Можно подумать, мы без нее не догадывались. Десять лет строгого режима с лишением прописки в Горьком и с очень даже возможной пропиской на тот свет — вот чем пахли разговоры про «тетю Рашу». Но дед, мамин отец, был старик отчаянный — маленький, сухой, злой, глуховатый — ни черта не боялся. С особо опасными собеседниками притворялся уже совсем абсолютно глухим, как дерево, и даже орал на них по завидному праву глухого.
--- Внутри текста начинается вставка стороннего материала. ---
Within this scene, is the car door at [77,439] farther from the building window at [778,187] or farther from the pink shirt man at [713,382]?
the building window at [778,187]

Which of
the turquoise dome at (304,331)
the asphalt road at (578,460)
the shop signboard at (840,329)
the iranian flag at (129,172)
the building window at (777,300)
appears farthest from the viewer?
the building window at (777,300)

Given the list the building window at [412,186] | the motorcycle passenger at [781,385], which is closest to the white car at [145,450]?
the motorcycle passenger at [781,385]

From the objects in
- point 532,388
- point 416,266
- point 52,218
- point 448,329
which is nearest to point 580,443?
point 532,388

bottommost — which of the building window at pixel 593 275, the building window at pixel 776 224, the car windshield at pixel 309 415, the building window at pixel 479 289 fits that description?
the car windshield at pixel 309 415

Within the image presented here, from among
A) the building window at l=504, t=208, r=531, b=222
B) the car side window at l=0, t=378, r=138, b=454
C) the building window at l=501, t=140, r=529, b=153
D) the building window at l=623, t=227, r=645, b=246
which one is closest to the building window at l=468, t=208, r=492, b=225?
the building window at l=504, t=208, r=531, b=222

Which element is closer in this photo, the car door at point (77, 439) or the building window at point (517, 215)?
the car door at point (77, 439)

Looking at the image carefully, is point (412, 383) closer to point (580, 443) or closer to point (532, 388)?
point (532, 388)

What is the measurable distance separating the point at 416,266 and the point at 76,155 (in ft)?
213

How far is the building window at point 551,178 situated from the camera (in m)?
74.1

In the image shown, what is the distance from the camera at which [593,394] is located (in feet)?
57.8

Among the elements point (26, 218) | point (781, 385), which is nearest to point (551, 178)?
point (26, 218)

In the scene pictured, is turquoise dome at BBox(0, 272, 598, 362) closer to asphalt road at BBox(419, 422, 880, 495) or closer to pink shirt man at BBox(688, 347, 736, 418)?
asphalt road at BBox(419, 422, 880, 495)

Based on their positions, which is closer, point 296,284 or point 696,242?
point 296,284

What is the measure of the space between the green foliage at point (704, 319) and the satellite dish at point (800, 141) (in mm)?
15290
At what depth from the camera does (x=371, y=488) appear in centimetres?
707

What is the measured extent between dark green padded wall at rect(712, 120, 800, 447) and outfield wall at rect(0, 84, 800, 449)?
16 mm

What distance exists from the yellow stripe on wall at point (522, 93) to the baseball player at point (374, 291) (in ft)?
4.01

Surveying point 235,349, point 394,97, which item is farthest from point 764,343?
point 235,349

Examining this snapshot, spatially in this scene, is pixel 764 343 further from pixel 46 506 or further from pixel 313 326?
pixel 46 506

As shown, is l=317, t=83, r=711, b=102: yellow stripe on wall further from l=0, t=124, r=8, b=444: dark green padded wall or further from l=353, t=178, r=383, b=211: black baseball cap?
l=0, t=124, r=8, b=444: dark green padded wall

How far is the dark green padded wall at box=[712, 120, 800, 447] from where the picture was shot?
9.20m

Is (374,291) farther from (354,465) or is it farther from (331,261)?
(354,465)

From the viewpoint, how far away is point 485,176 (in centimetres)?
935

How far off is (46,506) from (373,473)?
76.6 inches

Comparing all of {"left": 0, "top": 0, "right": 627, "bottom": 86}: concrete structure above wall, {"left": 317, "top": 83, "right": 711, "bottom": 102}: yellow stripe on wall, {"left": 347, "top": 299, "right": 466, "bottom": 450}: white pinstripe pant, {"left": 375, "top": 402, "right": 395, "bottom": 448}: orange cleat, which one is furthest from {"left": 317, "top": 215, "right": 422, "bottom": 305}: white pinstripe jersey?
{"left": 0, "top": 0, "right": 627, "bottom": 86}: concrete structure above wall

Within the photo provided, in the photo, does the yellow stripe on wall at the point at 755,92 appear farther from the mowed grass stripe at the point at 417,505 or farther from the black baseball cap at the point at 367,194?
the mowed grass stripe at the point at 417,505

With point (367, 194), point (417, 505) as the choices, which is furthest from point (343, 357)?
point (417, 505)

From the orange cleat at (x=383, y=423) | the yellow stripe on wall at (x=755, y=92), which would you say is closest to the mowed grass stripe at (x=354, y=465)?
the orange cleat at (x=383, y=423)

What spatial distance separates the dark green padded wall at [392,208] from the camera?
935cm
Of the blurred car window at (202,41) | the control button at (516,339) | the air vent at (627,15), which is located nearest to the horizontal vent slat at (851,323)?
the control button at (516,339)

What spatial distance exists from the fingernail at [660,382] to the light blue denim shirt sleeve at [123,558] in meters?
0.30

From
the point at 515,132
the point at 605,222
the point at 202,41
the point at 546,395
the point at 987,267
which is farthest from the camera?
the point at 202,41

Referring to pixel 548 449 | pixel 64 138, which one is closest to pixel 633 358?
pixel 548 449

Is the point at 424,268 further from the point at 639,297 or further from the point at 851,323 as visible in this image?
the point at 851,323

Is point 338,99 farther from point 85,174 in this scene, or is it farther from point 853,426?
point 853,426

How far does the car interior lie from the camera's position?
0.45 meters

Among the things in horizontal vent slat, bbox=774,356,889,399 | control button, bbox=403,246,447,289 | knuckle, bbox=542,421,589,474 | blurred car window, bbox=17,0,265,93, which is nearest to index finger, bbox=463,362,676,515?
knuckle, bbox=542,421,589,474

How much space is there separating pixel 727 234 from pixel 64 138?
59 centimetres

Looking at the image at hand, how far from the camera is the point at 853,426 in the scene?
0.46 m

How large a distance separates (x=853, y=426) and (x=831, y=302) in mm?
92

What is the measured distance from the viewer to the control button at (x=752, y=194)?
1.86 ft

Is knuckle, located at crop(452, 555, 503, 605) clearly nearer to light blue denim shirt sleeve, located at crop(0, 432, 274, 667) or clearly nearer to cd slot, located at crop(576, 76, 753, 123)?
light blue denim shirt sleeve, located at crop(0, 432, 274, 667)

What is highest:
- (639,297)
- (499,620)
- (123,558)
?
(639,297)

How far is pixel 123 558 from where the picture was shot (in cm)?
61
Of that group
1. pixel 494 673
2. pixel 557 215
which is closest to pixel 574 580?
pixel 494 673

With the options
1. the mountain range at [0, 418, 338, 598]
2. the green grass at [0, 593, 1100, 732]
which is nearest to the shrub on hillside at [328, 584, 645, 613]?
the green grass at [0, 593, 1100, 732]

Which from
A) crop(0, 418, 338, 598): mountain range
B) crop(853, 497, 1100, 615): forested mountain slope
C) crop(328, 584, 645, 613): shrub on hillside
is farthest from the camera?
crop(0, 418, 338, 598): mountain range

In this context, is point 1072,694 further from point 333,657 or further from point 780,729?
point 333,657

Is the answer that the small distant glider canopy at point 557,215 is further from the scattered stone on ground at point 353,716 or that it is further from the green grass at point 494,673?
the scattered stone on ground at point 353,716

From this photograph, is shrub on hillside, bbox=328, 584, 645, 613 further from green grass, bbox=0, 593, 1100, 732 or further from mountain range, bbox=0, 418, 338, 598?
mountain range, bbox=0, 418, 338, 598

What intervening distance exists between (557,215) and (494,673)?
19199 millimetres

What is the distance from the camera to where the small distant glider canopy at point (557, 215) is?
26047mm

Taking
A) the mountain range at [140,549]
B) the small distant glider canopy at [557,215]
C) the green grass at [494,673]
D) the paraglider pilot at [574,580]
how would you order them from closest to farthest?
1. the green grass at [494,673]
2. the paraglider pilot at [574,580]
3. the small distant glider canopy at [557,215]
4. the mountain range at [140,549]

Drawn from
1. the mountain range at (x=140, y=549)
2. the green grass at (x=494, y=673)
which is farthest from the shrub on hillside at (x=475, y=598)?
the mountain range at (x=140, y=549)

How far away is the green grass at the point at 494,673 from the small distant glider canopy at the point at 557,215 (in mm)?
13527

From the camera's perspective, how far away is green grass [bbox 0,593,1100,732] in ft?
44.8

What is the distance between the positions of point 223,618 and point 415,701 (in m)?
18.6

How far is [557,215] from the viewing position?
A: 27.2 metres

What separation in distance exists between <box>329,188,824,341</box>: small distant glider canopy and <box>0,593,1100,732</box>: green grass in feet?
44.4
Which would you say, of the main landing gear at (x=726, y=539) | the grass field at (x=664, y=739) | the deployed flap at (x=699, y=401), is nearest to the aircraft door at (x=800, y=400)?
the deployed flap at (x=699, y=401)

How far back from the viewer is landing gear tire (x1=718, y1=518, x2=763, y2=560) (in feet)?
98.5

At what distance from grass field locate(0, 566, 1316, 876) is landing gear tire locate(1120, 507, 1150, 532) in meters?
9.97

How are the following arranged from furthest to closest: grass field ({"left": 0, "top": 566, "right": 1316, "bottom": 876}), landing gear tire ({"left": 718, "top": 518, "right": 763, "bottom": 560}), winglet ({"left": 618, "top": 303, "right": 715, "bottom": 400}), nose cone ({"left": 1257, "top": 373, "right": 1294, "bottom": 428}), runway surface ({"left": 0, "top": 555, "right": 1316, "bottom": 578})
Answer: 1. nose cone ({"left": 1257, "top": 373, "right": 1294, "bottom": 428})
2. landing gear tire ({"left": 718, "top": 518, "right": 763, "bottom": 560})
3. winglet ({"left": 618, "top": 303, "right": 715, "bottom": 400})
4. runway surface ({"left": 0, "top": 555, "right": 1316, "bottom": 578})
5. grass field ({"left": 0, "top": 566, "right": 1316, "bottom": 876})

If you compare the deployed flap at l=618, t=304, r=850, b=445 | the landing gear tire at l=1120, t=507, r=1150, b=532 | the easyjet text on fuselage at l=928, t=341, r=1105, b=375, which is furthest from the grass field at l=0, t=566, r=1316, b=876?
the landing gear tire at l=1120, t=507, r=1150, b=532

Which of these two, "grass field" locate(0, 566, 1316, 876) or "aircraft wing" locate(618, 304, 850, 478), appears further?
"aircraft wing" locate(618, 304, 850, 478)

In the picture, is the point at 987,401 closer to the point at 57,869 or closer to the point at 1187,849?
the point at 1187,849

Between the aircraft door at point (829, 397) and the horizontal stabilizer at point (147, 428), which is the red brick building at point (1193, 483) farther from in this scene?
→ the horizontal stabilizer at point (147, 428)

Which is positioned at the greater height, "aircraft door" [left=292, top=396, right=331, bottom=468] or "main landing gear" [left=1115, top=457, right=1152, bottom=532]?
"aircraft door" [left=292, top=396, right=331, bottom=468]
Нам приходили порой посылки с диковинными вещами. Плащ двусторонний — надо же! — можно носить хоть так, хоть с изнанки. С лица — бежевый, а с другой стороны в мелкую салатную клеточку. Носки бордовые, маленькие, как на ребенка — кому, спрашивается, такие нужны? Оказалось, тянутся, как резиновые, на мужскую ногу лезут свободно. Но не из резины сделаны, а специальная американская ткань такая тягучая. Чудеса! Чего только в Америке не бывает! Ой, а трусы дамские — срам, срам один. Прозрачные, как стекло, ну все как на ладони. Что есть трусы, что нет их. Только кружевце субтильное по краям и заметно.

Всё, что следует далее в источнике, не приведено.